● WHAT YOU ARE ASKED TO DO
Where a line in the entries below contains the word "Paradise", it counts; give the total by itself.

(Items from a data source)
┌──

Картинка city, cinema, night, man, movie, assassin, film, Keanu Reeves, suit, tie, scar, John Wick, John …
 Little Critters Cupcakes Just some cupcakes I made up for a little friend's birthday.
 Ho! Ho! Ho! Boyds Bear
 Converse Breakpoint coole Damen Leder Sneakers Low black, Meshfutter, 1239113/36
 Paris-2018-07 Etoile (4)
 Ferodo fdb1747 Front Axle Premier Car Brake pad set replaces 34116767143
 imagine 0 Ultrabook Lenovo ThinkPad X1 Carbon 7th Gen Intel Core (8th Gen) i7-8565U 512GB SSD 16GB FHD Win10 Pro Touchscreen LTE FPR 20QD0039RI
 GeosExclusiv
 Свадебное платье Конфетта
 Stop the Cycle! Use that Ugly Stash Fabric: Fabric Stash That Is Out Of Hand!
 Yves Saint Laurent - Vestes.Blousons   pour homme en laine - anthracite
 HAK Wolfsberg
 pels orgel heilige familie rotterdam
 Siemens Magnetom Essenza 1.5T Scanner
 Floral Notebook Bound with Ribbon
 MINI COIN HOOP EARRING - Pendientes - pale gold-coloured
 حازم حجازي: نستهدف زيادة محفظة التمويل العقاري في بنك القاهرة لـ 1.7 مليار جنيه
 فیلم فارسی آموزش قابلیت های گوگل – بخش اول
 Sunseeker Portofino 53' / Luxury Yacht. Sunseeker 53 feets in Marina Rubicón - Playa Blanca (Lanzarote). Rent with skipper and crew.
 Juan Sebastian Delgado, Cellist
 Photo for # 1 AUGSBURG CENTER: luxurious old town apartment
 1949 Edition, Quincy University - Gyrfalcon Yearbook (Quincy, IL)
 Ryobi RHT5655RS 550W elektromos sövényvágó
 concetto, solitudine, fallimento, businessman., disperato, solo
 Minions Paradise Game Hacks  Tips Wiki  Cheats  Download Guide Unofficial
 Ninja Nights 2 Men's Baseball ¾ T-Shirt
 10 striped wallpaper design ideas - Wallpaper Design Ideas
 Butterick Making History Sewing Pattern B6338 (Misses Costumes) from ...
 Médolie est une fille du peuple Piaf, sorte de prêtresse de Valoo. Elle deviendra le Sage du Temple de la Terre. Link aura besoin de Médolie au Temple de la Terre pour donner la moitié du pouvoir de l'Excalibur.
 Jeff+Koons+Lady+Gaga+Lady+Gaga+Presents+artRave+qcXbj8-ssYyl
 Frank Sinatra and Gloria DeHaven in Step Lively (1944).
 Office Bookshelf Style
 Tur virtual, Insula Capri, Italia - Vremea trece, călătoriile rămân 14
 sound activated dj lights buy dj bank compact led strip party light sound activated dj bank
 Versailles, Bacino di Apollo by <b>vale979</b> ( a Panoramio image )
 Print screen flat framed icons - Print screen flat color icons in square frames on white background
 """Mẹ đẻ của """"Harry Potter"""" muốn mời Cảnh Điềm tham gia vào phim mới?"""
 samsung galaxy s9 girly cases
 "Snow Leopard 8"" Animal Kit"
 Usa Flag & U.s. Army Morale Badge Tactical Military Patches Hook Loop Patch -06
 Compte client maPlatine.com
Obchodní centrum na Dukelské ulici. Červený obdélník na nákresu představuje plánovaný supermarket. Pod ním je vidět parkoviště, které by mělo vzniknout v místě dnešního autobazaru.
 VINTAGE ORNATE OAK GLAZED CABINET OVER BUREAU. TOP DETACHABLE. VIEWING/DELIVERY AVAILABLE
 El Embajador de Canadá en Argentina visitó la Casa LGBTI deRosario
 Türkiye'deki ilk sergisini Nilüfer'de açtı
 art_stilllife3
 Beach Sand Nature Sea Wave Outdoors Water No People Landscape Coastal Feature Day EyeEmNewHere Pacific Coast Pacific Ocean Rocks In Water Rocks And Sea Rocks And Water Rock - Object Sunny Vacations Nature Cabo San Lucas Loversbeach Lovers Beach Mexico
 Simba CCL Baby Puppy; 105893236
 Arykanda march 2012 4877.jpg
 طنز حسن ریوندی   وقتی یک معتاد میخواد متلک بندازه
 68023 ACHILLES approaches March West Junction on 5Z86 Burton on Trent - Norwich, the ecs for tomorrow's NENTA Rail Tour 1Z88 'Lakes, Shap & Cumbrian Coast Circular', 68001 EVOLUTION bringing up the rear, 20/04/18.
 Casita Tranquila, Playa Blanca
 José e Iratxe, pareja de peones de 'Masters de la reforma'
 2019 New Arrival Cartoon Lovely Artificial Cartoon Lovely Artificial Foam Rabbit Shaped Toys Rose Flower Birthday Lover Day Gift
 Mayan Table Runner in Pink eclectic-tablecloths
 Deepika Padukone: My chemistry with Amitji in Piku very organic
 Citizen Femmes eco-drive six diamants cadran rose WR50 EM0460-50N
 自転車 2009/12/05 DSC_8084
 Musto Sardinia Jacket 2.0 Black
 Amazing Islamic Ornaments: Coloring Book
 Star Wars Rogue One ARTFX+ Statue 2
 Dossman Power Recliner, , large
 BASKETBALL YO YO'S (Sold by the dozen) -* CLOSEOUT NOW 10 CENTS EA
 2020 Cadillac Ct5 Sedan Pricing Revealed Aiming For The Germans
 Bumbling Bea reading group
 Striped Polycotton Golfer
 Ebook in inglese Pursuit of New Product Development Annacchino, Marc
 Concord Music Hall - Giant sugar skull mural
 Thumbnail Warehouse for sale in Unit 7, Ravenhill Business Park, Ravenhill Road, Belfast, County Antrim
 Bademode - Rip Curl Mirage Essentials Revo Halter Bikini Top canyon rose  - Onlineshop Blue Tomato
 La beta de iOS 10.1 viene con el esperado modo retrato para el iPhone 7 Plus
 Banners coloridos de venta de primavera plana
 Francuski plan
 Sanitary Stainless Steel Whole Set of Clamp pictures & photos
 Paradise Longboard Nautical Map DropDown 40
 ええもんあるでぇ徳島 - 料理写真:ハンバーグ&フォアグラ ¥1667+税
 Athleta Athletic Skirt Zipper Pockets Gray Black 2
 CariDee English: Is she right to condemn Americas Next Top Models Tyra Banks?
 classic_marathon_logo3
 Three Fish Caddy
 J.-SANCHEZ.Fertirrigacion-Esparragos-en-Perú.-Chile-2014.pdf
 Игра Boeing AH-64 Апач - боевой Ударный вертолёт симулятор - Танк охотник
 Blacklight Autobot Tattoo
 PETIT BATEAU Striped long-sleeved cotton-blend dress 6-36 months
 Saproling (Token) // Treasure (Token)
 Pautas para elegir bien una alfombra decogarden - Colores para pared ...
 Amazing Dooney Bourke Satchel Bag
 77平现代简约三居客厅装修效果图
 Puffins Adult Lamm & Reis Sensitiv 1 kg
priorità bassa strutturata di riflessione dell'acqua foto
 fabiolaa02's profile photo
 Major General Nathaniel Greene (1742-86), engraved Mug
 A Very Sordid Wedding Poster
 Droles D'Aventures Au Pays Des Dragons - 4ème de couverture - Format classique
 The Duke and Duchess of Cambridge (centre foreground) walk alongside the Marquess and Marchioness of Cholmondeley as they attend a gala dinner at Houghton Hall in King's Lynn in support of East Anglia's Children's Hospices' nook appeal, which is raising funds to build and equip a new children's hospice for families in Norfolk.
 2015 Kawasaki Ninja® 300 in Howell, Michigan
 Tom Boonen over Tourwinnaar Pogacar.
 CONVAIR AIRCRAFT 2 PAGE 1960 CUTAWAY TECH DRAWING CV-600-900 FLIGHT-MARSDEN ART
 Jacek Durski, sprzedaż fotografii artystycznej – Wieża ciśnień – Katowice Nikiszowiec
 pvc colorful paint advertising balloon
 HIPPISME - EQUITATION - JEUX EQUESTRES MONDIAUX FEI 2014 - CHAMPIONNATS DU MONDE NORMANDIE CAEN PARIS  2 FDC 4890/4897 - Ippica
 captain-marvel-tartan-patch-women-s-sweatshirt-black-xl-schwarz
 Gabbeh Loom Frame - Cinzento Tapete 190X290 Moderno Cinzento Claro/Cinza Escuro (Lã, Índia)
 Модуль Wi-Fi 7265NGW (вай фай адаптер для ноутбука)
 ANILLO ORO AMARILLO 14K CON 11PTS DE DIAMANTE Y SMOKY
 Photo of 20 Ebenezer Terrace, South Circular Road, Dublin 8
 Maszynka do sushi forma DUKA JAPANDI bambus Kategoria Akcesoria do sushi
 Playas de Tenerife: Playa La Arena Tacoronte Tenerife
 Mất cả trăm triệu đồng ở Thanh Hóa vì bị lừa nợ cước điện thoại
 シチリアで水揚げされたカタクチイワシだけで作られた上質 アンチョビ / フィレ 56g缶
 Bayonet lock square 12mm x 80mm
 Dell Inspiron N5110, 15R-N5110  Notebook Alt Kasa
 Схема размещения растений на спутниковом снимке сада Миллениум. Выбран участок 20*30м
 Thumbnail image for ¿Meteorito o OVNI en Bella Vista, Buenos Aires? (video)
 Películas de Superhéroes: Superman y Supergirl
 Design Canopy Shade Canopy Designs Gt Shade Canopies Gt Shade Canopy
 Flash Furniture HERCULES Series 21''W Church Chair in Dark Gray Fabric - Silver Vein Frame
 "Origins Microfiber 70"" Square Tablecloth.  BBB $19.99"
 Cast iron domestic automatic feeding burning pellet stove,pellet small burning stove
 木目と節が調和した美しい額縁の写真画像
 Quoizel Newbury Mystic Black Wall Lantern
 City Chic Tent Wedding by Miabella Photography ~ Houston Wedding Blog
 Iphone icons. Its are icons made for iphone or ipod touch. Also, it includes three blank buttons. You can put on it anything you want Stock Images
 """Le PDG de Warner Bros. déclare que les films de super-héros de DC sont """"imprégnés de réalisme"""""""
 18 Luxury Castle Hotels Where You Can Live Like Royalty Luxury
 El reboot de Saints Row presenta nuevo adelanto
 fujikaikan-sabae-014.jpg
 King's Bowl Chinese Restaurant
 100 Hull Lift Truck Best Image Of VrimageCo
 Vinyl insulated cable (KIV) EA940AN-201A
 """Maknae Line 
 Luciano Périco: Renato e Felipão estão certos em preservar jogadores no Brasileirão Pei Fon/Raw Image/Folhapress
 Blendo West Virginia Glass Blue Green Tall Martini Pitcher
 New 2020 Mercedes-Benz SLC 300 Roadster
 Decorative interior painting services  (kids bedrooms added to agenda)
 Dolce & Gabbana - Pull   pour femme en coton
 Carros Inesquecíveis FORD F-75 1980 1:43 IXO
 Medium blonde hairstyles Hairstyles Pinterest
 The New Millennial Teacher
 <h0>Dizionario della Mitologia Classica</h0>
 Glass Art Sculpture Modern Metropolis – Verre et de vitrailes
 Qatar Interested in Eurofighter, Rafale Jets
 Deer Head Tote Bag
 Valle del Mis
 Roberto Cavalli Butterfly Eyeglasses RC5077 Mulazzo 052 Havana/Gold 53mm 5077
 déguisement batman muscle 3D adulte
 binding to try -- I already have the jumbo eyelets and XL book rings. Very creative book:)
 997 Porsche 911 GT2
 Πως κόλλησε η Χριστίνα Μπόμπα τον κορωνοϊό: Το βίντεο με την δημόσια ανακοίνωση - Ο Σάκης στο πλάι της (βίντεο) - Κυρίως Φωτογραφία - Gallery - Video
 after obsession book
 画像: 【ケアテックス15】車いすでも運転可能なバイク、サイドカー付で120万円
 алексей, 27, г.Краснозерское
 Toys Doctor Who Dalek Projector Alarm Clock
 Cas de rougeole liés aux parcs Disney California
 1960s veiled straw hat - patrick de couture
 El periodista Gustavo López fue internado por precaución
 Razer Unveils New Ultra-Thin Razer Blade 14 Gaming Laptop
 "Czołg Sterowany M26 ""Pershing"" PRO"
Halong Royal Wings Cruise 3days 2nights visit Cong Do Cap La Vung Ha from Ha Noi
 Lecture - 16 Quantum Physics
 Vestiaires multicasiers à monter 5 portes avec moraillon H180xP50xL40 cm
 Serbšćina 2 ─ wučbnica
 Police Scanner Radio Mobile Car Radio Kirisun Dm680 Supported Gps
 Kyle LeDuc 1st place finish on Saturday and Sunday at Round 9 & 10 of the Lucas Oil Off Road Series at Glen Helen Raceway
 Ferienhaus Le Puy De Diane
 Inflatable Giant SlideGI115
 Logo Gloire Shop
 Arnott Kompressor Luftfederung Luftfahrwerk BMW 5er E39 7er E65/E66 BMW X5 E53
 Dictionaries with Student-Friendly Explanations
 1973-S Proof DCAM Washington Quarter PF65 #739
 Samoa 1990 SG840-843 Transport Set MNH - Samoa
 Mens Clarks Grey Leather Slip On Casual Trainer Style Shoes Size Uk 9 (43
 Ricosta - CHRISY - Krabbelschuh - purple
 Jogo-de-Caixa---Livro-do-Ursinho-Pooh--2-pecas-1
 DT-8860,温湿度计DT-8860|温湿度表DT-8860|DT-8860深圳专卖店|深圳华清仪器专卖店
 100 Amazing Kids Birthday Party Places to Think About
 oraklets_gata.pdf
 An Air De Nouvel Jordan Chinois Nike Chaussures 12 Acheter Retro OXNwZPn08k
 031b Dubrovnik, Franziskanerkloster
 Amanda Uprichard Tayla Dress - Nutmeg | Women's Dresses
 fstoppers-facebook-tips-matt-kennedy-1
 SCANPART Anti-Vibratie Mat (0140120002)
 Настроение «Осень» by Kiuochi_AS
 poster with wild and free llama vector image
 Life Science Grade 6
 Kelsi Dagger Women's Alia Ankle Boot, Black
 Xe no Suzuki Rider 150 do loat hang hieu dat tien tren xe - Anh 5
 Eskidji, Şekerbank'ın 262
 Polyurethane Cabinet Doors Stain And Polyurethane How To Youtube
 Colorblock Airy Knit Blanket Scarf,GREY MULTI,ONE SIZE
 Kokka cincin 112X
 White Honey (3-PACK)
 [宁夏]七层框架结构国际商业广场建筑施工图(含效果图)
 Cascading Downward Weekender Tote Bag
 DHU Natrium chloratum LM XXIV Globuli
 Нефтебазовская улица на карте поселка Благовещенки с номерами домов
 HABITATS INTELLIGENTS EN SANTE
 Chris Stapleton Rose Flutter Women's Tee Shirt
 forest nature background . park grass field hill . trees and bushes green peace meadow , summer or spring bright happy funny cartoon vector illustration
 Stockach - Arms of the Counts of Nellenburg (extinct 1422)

└──

● YOUR RESPONSE
2